„Als der Krieg begann, waren Alma und Mathis noch Kinder.“ „Was fängt man mit einem Mann an, den man eigentlich gar nicht treffen will?“ „Luise hatte keine Chance, an mir vorbeizukommen. Ich bin ihr förmlich vor die Füße gefallen. Mitten ins Gestrüpp, im tiefsten Osten.“
So fangen sie an, die verschiedenen Geschichten, die das Leben schrieb. Sie sind alltäglich und großes Kino zugleich. Die älteste Erzählung von Alma und Mathis ereignete sich vor mehr als einhundert Jahren, die jüngste vor knapp zwei Jahren. Mitten in der Coronazeit verlieben sich Tim und Lizzi, beide schon jenseits der fünfzig, ineinander, und dass die Liebe auch vor dem hohen Alter nicht Halt macht, erzählt Ida im Kapitel „Winterschmetterlinge“, das dem Buch seinen Namen gab:
„Es war der 4. Januar 2006, als mir in unserer Gartenkolonie in der Kurve ein Mann entgegenkam. Was heißt entgegenkam? Es war Blitzeis und der Mann hing festgekrallt im Gartenzaun und hangelte sich Stück für Stück vorwärts. ‚Wo wollen Sie denn hin?‘, fragte ich ihn besorgt. ‚In meinen Garten, antwortete er.‘“
So unverfänglich trifft ein Witwer im Alter von fünfundachtzig Jahren auf die Frau, die er sechs Jahre später heiratet.
„Als ich im Standesamt anrief, warnte mich die Beamtin, als sie hörte, dass Erwin schon neunzig sei: ‚Wir sitzen im zweiten Stock, wir haben keinen Fahrstuhl. Wie will Ihr Mann hier hochkommen?‘ Wir sind gelaufen. Erwin freihändig, ich mit Stock.“
Während Erwin seine erste Frau nach sechzig Ehejahren verloren hatte, erlitten Anna und Paul schon in jungen Jahren den Verlust ihrer großen Liebe und blieben jeweils allein mit Kind zurück.
„Ich erkannte Paul schon von Weitem. Er schob einen Buggy vor sich her, in dem dick eingemummelt die kleine Emilia saß. Neben ihm lief ein großer Hund. Kurzum: Paul war das männliche Pendant zu mir. (…) Es war alles andere als eine leichte und unbeschwerte Verliebtheit. Es schwang viel Schmerz mit. (…) Paul trägt mich auf Händen. Ich denke, das hätte Freddy für mich gewollt.“
Von Hollywood erzählte Liebesgeschichten wecken die Sehnsucht nach der großen Liebe und schenken Pseudoerholung in einer Traumwelt.
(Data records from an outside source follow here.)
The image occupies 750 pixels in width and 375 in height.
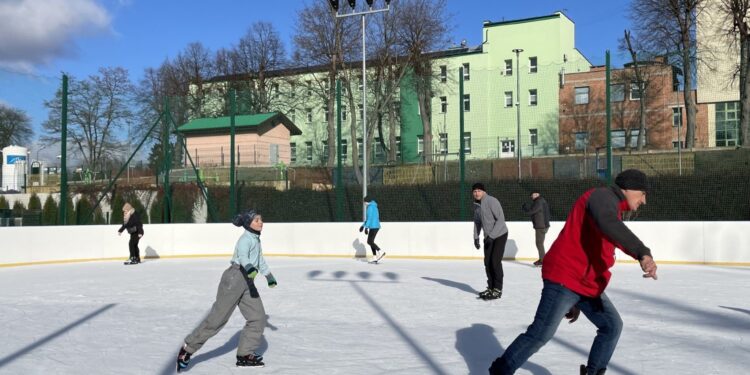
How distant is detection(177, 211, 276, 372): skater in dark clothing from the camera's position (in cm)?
539

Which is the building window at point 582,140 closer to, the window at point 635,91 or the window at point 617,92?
the window at point 617,92

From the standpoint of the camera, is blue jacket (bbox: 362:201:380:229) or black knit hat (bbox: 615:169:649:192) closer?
black knit hat (bbox: 615:169:649:192)

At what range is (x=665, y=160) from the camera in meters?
19.4

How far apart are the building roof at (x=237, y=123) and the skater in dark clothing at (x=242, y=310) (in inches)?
558

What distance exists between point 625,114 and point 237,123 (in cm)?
1332

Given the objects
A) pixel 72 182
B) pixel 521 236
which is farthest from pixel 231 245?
pixel 521 236

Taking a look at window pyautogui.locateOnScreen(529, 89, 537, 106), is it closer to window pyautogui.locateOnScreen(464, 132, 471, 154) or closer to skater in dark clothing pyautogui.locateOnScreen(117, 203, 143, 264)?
window pyautogui.locateOnScreen(464, 132, 471, 154)

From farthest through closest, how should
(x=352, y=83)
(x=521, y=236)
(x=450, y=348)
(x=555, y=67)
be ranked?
1. (x=352, y=83)
2. (x=555, y=67)
3. (x=521, y=236)
4. (x=450, y=348)

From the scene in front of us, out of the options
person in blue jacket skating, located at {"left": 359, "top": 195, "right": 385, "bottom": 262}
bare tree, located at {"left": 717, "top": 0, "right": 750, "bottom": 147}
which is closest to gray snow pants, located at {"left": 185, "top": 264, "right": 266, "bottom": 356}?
person in blue jacket skating, located at {"left": 359, "top": 195, "right": 385, "bottom": 262}

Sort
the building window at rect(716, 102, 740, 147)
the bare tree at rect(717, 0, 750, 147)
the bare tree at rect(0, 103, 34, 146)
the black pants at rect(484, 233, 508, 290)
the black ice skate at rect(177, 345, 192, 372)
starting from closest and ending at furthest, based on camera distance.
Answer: the black ice skate at rect(177, 345, 192, 372) < the black pants at rect(484, 233, 508, 290) < the bare tree at rect(0, 103, 34, 146) < the building window at rect(716, 102, 740, 147) < the bare tree at rect(717, 0, 750, 147)

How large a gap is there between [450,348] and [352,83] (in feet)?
89.7

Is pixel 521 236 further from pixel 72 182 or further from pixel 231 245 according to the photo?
pixel 72 182

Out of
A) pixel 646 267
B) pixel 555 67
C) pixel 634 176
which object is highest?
pixel 555 67

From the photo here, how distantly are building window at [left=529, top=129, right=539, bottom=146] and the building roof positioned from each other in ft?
24.4
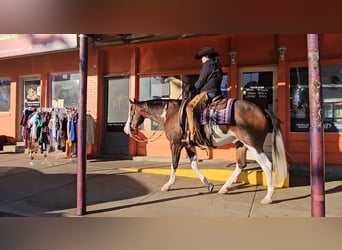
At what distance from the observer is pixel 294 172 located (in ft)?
26.7

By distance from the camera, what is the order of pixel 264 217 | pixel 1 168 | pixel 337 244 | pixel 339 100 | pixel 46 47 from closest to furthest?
1. pixel 337 244
2. pixel 264 217
3. pixel 339 100
4. pixel 1 168
5. pixel 46 47

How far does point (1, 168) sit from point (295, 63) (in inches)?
311

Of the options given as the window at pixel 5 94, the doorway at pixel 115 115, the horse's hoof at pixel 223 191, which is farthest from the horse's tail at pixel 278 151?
the window at pixel 5 94

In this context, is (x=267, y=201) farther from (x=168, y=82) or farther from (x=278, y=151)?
(x=168, y=82)

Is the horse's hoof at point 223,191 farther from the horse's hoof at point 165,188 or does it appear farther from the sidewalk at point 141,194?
the horse's hoof at point 165,188

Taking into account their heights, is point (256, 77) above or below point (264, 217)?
above

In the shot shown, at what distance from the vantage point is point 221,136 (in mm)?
6250

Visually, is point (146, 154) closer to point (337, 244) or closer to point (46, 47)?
point (46, 47)

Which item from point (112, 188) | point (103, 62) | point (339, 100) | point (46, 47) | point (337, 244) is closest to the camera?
point (337, 244)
In der Uckermark erlebte Liebesgeschichten erfüllen die Sehnsucht nach Geborgenheit und zeigen, wie schön die reale Welt sein kann, auch wenn Kriege und Krisen wüten. Eintauchen, Aufatmen, Innehalten.
Medien sind allgegenwärtig und lenken viele Menschen vom Wesentlichen ab: vom Leben selbst. Die meiste Zeit zieht der Alltag im Automatikmodus an ihnen vorbei, während sie die kleinen magischen Augenblicke des Lebens verpassen.
„Was nützt der schönste Ausblick, wenn du nicht aus dem Fenster schaust“, lautet ein Buchtitel von John Strelecky. Was nützt all die Liebe, wenn wir sie nicht wahrnehmen?
„Winterschmetterlinge“ ist mehr als eine schöne Auszeit. Doreen Mechsner hat den Mut, nicht in den Krisenkanon einzustimmen, sondern den Fokus auf echte Geschichten aus dem realen Umfeld zu lenken. Egal, ob die Katastrophe eintritt oder nicht, das Leben nimmt seinen Gang. Menschen werden geboren, Menschen sterben. Menschen erfahren Glück, Menschen leiden. All dies geschieht gleichzeitig und fortwährend.
So unscheinbar das Cover anmutet, so beachtenswert ist der Inhalt — trotz oder gerade wegen der alltäglichen Kulissen, nostalgisch und wärmend, mit einer leichten, schlichten Sprache, die nichts beschönigt, und dennoch anrührt, ohne kitschig zu sein.